[Start of section]
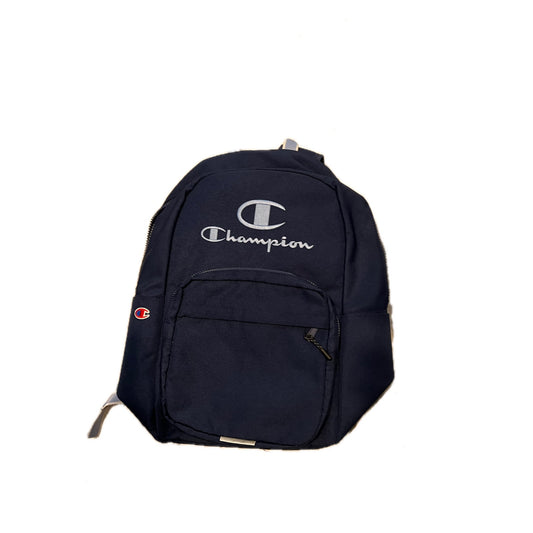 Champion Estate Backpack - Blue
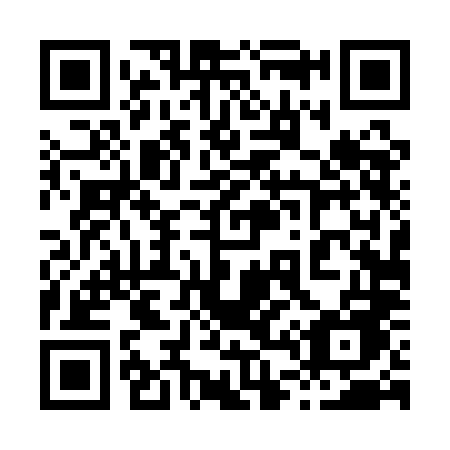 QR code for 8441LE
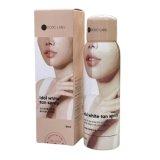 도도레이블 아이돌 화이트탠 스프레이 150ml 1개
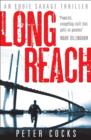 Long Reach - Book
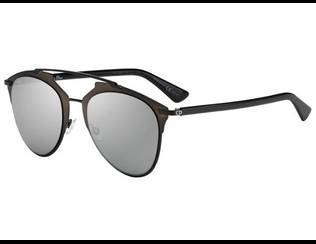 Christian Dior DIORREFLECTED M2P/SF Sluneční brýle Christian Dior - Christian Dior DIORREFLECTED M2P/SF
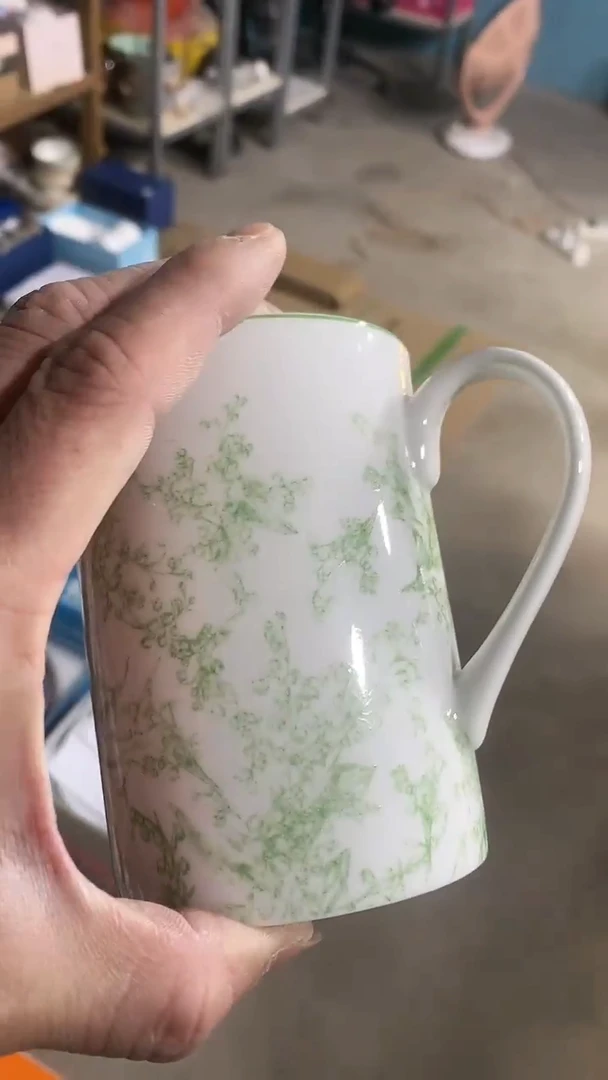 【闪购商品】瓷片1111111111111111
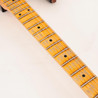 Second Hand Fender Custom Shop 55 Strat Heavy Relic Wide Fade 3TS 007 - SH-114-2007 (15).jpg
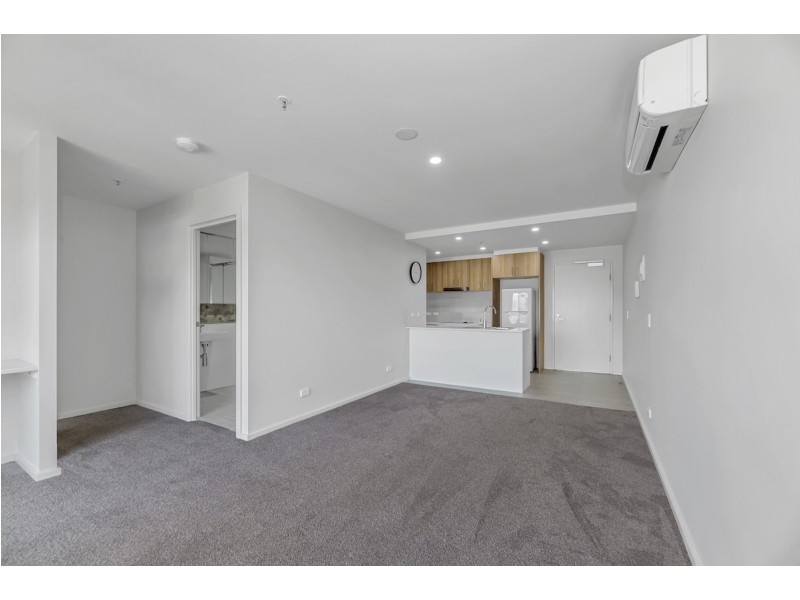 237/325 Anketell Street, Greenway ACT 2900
[End of section]
[Start of section]
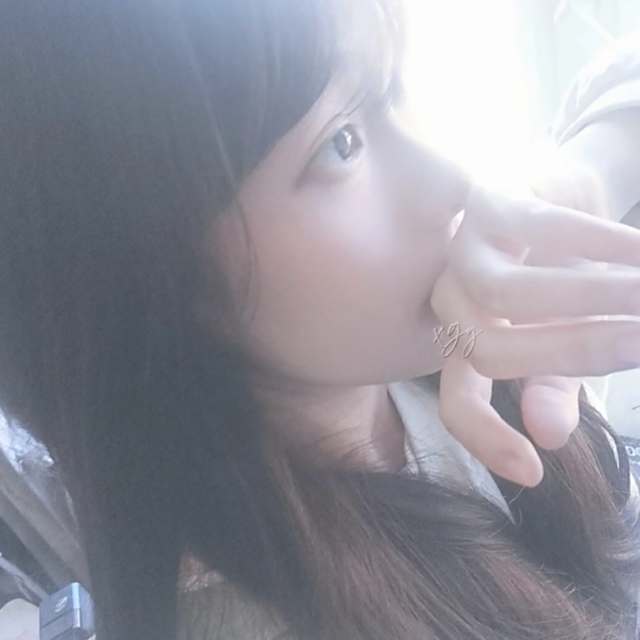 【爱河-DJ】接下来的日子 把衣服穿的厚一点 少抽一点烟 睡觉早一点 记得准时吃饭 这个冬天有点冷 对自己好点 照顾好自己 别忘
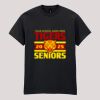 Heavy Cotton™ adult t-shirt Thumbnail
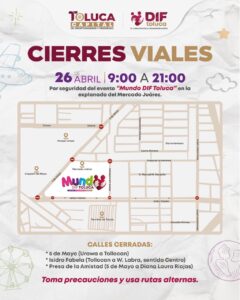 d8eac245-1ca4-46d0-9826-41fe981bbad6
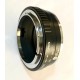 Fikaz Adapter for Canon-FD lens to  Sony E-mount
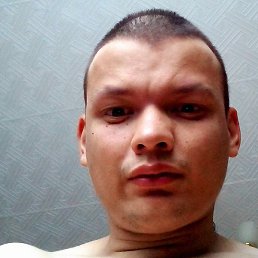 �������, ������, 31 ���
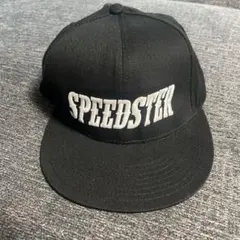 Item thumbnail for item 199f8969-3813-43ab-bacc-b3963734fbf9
[End of section]
▶ Work instructions
In the listing above, find the line with "Christian Dior DIORREFLECTED M2P/SF Sluneční" and the line with "237/325 Anketell Street, Greenway ACT 2900". Transcribe those two and everything between, exactly, leaving out pictures.

▶ Answer to the problem
 Christian Dior DIORREFLECTED M2P/SF Sluneční brýle Christian Dior - Christian Dior DIORREFLECTED M2P/SF
 【闪购商品】瓷片1111111111111111
 Second Hand Fender Custom Shop 55 Strat Heavy Relic Wide Fade 3TS 007 - SH-114-2007 (15).jpg
 237/325 Anketell Street, Greenway ACT 2900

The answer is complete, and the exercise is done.